I mentioned this rule last year when I spoke at Howard Baker’s funeral, because there came a point in my remarks when I could not continue without mentioning my relationship with Sen. Baker—and I therefore had to break my own new rule.
The same is true with Fred Thompson.
We were friends for nearly 50 years. In the late 1960s, both of us fresh out of law school, we were inspired by Sen. Howard Baker to help build a two-party political system in Tennessee.
Fred’s political debut was as campaign manager for John Williams for Congress against Ray Blanton in 1968. My first political foray was in Howard Baker successful Senate campaign in 1966.
When Sen. Baker ran for re-election in 1972, I recruited Fred to be the senator’s Middle Tennessee campaign manager.
In 1973, when Sen. Baker asked me to be minority counsel to the Watergate Committee, I suggested he ask Fred instead because as a former assistant United States Attorney he was much better equipped for the job.

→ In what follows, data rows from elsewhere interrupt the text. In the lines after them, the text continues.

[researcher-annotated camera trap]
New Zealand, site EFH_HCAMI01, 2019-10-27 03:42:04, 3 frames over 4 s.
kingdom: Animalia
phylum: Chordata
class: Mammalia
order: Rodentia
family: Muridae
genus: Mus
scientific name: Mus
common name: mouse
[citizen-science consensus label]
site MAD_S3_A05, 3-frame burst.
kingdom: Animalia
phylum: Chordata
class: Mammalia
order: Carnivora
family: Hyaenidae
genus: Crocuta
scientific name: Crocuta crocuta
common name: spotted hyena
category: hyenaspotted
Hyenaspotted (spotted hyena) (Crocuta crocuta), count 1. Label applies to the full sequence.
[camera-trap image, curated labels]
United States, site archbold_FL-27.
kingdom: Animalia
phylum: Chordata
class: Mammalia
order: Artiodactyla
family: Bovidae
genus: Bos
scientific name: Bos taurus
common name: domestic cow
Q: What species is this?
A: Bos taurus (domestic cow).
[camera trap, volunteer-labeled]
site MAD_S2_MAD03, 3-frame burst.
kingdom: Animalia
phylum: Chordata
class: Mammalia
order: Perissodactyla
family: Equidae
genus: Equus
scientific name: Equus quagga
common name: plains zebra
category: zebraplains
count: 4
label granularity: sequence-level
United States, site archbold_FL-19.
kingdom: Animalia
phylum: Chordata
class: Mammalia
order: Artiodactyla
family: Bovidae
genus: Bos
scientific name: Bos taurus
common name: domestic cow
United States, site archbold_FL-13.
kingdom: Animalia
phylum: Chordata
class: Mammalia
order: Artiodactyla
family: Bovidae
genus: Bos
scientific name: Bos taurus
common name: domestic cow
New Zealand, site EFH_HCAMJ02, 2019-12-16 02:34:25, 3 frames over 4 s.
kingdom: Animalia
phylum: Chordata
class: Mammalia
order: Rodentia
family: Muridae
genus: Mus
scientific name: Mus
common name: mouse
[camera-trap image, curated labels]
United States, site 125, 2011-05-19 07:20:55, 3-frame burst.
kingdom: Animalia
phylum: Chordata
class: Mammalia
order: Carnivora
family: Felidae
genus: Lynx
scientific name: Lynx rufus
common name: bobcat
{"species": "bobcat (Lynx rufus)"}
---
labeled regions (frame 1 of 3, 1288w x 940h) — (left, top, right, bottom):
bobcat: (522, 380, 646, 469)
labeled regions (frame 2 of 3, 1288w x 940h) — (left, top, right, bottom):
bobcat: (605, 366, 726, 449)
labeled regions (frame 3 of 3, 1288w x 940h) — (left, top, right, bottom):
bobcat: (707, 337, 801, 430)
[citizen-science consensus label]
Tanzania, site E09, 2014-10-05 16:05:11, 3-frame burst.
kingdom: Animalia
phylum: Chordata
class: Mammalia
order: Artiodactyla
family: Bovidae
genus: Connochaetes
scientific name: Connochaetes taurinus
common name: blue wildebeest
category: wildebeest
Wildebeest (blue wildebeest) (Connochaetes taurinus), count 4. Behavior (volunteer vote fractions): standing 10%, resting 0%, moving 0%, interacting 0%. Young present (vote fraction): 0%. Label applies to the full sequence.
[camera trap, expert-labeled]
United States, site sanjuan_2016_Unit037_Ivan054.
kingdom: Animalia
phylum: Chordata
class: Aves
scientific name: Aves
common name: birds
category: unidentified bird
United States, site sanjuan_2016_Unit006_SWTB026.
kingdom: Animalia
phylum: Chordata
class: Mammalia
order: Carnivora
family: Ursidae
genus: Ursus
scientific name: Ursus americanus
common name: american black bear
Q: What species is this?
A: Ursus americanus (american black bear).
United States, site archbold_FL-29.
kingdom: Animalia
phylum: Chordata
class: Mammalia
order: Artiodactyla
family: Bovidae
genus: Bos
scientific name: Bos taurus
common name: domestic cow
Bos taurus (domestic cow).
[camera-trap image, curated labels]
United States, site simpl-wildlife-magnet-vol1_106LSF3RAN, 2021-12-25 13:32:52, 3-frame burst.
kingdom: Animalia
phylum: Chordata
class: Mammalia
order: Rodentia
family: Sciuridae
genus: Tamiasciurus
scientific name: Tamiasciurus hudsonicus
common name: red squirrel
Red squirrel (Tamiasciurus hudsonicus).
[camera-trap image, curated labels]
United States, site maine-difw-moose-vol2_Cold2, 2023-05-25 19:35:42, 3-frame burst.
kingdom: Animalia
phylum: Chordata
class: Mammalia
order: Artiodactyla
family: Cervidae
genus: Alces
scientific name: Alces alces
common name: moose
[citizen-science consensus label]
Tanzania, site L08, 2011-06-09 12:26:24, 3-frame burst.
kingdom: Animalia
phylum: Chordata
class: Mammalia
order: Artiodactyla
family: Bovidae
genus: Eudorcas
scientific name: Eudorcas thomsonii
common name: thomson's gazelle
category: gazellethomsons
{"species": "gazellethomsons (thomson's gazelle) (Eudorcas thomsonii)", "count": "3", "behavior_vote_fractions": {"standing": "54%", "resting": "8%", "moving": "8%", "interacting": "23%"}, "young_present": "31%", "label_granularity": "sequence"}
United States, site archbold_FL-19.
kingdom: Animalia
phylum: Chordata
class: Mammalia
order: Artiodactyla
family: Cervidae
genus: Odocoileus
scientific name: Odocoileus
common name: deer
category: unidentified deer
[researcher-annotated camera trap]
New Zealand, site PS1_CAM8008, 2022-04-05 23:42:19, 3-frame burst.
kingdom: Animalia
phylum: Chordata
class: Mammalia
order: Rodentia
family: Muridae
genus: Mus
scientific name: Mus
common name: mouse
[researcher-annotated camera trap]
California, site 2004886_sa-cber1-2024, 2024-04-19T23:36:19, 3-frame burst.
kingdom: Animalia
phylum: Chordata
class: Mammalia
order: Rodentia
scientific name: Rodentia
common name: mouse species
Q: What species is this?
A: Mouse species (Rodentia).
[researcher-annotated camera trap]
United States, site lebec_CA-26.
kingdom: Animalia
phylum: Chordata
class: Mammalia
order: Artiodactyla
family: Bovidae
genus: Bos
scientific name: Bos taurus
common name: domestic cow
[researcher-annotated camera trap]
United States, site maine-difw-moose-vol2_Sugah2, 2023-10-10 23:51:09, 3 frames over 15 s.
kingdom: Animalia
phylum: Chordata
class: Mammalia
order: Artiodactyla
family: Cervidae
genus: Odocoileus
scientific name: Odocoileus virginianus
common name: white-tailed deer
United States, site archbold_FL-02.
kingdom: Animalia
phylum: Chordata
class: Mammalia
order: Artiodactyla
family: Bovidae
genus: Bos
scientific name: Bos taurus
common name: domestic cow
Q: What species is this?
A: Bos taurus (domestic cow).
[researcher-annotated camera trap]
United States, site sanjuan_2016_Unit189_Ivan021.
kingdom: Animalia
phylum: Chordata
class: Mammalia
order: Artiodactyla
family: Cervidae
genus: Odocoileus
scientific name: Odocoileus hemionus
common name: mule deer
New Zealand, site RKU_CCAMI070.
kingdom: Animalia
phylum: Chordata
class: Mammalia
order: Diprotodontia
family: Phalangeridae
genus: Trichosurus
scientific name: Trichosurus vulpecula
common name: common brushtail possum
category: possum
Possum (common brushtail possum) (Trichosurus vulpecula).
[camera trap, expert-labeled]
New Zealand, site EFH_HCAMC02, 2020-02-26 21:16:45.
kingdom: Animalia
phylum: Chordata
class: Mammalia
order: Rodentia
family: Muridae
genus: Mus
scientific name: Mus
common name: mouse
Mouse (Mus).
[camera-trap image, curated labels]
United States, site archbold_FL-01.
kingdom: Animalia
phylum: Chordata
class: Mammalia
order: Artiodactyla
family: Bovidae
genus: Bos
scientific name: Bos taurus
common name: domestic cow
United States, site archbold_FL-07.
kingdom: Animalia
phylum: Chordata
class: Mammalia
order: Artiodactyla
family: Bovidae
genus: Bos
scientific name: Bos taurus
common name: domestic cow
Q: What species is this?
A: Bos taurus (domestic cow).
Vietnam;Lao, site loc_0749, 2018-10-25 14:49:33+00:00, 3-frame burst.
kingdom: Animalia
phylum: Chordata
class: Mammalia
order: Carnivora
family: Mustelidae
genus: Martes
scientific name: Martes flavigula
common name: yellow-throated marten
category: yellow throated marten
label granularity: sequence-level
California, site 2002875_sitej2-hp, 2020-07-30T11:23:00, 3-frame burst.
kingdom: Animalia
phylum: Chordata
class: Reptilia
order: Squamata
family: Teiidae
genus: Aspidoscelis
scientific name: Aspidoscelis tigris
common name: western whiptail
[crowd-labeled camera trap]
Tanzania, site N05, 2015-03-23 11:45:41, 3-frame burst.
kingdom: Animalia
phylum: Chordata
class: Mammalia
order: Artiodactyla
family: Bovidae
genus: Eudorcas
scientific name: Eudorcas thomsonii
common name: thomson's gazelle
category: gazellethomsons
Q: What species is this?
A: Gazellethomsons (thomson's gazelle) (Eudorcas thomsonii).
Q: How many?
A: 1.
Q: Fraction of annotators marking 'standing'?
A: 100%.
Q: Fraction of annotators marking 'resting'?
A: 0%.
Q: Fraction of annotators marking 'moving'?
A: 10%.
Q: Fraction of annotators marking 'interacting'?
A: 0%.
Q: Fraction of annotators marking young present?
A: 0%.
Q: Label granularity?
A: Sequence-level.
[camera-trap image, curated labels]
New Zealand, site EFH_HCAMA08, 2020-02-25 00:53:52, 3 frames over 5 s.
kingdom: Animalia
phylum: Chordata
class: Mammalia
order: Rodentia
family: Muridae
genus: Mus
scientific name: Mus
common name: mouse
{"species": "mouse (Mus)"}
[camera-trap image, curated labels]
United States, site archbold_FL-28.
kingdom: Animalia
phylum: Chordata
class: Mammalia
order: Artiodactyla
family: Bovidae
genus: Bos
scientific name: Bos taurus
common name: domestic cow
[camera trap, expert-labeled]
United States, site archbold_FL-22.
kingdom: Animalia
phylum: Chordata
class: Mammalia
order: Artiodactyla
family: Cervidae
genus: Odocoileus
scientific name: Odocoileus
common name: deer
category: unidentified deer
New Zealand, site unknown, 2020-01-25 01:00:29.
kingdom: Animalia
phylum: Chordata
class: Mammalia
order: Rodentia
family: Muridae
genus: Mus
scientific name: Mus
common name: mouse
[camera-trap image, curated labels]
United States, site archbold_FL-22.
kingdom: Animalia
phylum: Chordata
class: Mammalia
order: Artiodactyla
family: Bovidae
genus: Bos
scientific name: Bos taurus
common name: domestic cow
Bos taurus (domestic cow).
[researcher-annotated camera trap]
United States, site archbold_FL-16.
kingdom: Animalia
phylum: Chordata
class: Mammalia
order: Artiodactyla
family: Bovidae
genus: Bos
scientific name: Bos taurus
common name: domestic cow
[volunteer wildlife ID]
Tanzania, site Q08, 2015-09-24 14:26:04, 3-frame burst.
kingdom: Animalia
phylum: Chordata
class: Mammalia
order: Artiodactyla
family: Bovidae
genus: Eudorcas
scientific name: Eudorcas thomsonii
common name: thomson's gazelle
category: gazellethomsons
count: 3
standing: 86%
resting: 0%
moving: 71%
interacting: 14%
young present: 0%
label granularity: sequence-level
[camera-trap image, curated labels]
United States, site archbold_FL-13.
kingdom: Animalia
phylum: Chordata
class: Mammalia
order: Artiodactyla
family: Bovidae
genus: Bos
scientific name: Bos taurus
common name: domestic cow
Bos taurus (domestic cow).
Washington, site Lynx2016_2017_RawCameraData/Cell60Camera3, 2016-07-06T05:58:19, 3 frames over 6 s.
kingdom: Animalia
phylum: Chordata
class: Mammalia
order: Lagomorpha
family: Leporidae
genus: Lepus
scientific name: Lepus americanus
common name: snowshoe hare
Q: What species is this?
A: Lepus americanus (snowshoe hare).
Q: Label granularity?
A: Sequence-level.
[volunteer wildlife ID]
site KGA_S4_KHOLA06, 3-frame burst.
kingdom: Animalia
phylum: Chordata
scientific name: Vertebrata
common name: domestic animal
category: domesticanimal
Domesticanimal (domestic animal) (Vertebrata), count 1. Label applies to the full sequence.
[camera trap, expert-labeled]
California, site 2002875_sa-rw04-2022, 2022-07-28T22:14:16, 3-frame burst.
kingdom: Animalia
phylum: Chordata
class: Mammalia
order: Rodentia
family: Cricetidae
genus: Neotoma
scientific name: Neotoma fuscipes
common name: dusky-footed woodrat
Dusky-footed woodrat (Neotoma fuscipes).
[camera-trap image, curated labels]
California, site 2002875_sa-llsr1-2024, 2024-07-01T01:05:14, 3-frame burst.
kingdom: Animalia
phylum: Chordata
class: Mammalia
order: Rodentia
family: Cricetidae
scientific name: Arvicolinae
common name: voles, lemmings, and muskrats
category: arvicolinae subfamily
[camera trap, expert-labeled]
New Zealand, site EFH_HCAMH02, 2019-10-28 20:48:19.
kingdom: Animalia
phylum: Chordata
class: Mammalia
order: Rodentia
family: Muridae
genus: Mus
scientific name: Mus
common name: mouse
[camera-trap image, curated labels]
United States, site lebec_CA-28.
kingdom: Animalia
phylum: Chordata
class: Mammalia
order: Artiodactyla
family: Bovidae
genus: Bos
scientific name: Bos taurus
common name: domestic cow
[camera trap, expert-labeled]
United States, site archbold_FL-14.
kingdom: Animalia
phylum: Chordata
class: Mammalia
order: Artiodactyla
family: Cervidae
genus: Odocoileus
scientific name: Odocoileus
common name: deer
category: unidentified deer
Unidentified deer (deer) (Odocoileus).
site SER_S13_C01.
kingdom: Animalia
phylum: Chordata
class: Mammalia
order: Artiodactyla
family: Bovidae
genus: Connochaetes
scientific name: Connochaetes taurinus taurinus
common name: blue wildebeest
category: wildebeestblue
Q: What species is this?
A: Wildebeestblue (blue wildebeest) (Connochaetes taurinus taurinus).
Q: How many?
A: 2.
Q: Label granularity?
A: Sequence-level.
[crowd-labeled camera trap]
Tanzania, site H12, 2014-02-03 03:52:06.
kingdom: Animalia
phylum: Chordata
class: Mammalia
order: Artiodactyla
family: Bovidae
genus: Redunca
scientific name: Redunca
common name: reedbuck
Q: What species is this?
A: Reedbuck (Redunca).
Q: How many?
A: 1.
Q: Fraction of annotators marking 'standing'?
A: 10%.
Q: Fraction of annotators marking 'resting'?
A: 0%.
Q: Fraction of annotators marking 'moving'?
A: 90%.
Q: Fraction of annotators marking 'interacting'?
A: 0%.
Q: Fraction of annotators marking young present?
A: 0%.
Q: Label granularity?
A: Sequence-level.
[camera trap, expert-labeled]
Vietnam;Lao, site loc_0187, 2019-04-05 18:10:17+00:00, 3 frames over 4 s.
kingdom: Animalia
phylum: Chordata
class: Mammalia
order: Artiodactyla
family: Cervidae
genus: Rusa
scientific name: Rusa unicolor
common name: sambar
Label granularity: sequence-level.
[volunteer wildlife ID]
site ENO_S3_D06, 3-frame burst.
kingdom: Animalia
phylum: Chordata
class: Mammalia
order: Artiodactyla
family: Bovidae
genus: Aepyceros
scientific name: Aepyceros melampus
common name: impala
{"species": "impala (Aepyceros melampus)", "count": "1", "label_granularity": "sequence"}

When I lost the governor’s race in 1974, the Thompsons were one of two couples Honey and I invited to go to Florida with us to lick our wounds.
When I was sworn in early as governor in 1979, without even asking him, I announced that Fred Thompson would fly back to Nashville from Washington, D.C. to review more than 60 pardons and paroles that had allegedly been issued because someone had paid cash for them. I wanted the celebrated Watergate personality to help restore confidence in Tennessee’s system of justice.
In the spring of 2002 Fred telephoned to say that he would not run for re-election. So I sought and won the Senate seat that both he and Howard Baker had held. I have the same phone number today that both of them had.
During my general election campaign in 2002, an opponent said, “Fred and Lamar are both in Howard Baker’s stable.”
Fred replied, “Stable hell, we’re in the same stall.”
Several times I got a dose of Fred Thompson’s magic during those humbling experiences when I asked him to campaign with me.
Campaigning with Fred Thompson was a little like going to Dollywood with Dolly Parton. You can be sure no one is there to see you.
We have a tradition of scratching our names in the drawers of the desks we occupy here on the Senate floor. When I arrived in 2003, I searched high and low until I found what I wanted: a desk occupied by two predecessors in this Senate seat, my friend Fred Thompson and our mentor Howard Baker.
During one of those late-night Senate sessions a few years ago I scratched my name after theirs. I am proud that it will remain there as long as this desk does: Baker/Thompson/Alexander
Tennesseans and our country have been fortunate that public service attracted Fred Dalton Thompson. We will miss his common sense, his conservative principles and his big, booming voice.
We have lost one of our most able and attractive public servants, and my wife Honey and I have lost a dear friend.